O português Valter Hugo Mãe – née Valter Hugo Lemos –, nascido em Angola, atuou por pouco tempo como advogado após se formar em Direito pela Universidade do Porto. Sua vocação sempre foi a literatura e as artes.

Dono de uma considerável e premiada bibliografia, já publicou mais de 30 livros, entre romances, antologias e poemas. Sua obra tem a marca de uma profunda sensibilidade, notadamente em relação às formas de sentir e expressar afeto.

Um dos grandes méritos da literatura é aguçar a sensibilidade. Pelos livros, somos levados a experimentar sentimentos que desconhecíamos, que estavam guardados ou que tínhamos receio de explorar. Como por encantamento, somos expostos ao mundo pela mente de outra pessoa, que narra sua particular percepção dos encontros e desencontros da vida.

Ver o mundo pelo olhar do outro nos ensina que ele é vasto, e vai muito além de onde enxergamos. Mais ainda, há diversos ângulos, inclusive emocionais, para compreender o mesmo fenômeno. Se não somos capazes de respeitar outros pontos de vista, temperamentos e crenças, é porque nosso mundo não passa de um cercado pequeno, sem horizonte.

No caso de Valter – que além de romancista é também poeta –, o resultado desse talento de ver o mundo com o olhar do outro é uma prosa lírica. Para mim, sua obra mais forte é O filho de mil homens, publicada em 2011.

A história é singela. Um pescador – homem simples, solitário – quer um filho aos 40 anos. Ele se sentia pai, embora lhe faltasse um filho. O homem era só metade. Queria amar e ser amado – um desejo legítimo, pois até Deus quis ter um filho.

O pescador acaba por encontrar um órfão de uma anã e, com ele, estabelece uma relação de afeto familiar. O menino convence o pescador a achar uma mulher e, assim, passar a ser o dobro. Quando o humilde pescador se interessa por uma mulher, ele sorri. Percebe que não é mais um sorriso como outro do passado. “Era o dobro de um sorriso.”
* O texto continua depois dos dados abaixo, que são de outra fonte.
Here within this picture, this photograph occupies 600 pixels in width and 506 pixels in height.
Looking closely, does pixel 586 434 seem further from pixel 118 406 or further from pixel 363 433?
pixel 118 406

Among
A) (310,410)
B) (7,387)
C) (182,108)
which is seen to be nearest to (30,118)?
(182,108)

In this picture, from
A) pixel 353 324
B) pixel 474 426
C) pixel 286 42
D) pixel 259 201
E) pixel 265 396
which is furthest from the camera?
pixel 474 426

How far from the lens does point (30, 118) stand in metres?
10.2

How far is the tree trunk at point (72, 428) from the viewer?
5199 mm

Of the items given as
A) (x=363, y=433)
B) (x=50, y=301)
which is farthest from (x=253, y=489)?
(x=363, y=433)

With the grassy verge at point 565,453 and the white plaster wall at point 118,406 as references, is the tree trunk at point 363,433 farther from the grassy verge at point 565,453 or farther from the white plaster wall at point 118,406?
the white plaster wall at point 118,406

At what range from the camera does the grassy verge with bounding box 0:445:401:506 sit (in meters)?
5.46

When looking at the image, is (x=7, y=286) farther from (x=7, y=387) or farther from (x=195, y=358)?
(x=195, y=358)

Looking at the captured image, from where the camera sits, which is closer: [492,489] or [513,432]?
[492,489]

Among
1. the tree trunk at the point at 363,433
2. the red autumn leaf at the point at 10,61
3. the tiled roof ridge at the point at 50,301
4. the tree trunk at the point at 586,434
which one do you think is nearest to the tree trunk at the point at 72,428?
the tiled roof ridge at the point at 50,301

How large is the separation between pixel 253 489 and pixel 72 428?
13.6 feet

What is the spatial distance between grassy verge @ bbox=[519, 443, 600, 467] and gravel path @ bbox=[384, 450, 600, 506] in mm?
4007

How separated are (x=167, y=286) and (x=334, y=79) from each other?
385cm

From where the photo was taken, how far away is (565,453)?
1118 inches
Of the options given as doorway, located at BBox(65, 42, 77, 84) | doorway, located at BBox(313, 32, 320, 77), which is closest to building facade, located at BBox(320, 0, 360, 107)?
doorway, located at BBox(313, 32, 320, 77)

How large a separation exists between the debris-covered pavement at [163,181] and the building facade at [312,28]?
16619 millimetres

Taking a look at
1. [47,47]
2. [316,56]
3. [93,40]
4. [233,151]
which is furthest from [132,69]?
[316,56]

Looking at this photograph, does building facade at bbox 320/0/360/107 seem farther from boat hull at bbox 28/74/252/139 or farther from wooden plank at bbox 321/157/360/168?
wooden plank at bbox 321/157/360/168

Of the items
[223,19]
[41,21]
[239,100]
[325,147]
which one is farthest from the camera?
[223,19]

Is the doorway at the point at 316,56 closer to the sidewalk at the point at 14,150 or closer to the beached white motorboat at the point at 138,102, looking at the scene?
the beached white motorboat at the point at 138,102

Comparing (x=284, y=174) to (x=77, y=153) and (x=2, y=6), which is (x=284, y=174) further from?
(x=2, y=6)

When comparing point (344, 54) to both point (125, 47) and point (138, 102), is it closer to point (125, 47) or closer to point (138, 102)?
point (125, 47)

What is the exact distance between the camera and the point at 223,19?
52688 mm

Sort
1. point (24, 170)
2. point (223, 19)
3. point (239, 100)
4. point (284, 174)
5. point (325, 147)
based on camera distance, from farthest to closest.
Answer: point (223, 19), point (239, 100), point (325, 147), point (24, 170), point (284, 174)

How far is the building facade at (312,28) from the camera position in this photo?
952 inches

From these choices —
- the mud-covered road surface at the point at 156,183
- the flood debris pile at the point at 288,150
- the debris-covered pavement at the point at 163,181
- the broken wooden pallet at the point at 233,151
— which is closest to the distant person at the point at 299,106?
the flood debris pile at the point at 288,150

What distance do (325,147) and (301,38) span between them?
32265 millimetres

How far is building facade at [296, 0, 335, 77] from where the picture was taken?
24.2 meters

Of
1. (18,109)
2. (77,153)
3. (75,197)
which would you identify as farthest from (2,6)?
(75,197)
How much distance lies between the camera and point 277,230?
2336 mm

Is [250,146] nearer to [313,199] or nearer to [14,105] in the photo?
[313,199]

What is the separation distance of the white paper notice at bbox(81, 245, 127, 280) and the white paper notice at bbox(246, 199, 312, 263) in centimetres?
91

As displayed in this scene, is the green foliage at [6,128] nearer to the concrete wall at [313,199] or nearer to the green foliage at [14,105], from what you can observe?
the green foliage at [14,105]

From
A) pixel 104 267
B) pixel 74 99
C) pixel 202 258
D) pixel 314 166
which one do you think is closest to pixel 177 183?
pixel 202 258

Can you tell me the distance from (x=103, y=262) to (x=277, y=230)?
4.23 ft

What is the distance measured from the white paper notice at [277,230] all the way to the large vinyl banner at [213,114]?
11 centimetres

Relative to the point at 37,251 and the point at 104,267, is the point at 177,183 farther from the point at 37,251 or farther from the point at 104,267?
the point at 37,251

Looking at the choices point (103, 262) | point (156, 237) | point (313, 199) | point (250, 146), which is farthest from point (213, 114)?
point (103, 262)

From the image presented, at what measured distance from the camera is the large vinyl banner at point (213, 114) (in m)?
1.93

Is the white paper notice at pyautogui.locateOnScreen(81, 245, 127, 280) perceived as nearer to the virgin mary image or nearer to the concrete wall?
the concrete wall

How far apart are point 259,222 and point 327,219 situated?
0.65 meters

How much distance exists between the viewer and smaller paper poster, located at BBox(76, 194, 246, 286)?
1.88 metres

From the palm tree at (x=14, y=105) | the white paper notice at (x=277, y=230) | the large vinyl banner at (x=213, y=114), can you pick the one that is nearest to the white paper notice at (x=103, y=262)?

O objeto da afeição do pescador era Isaura – esta, por sua vez, uma mulher desvirginada pelo noivo que a abandonou. Tornou-se uma rejeitada socialmente. Por isso, acaba aceitando o casamento com o doce Antonino, homossexual e pária naquela pequena comunidade. Por sua orientação sexual, Antonino sequer era aceito pela mãe e, da mesma forma, vivia carente de afeto.

Seu casamento de aparências com Isaura apenas ganha algum sentido com o ingresso do pescador na relação, pois Antonino passa a ser respeitado pelo que é, sem preconceitos. Os personagens, tais como nós, querem encontrar seu lugar: um lugar onde recebem respeito.

Uma série de encontros são narrados nesse lindo romance, no qual os protagonistas são gente simples, com as dificuldades e inseguranças normais, em busca de afeto. “Amar uma pessoa é o destino do mundo,” o livro ensina.

Fica claro que as convenções sociais são pouco importantes quando se trata de afeto. Cada um tem seu caminho para ser feliz. O verdadeiro amor nasce e se fortalece das mais variadas formas. Como Milton Nascimento eternizou em verso: “Qualquer maneira de amor vale a pena”.

Dentre as relações exploradas em O filho de mil homens, avulta-se aquela estabelecida entre pais e filhos. Uma relação fortíssima, um vínculo de amor absoluto, mas também de projeções e frustrações. O afeto, contudo, sempre prepondera: “desistir de um filho seria como desistir do melhor de nós próprios. Cada filho somos nós no melhor que temos para dar. No melhor que temos para ser.”

Os pais têm o propósito de ensinar, de guiar, de amar. O pescador “explicava que o amor era uma atitude. Uma predisposição natural para se ser a favor de outrem. É isso o amor. Uma predisposição natural para se favorecer alguém. Ser, sem sequer se pensar, por outra pessoa. Isso dava também para as variações estranhas do amor. O miúdo perguntava se havia quem amasse por crime, por maldade. Alguém amar por maldade, repetia. O pai achava que talvez não. A maldade tinha de ser o contrário de amar”.

O filho de mil homens deixa claro que sociedade precisa desse olhar afetivo, sensível, com empatia. Em todos os níveis de relação, colocar-se no lugar do próximo é o ponto de partida e de chegada. Sem respeitar a verdade dos outros não há diálogo construtivo. Deixamos de ser uma comunidade. Nossa verdade é uma verdade menor – talvez sequer seja verdade – se não puder ser compartilhada.

José Roberto de Castro Neves é sócio do Ferro, Castro Neves, Daltro & Gomide Advogados e autor de livros como “Shakespeare e os Beatles”, “Como os Advogados Salvaram o Mundo” e “O Espelho Infiel.”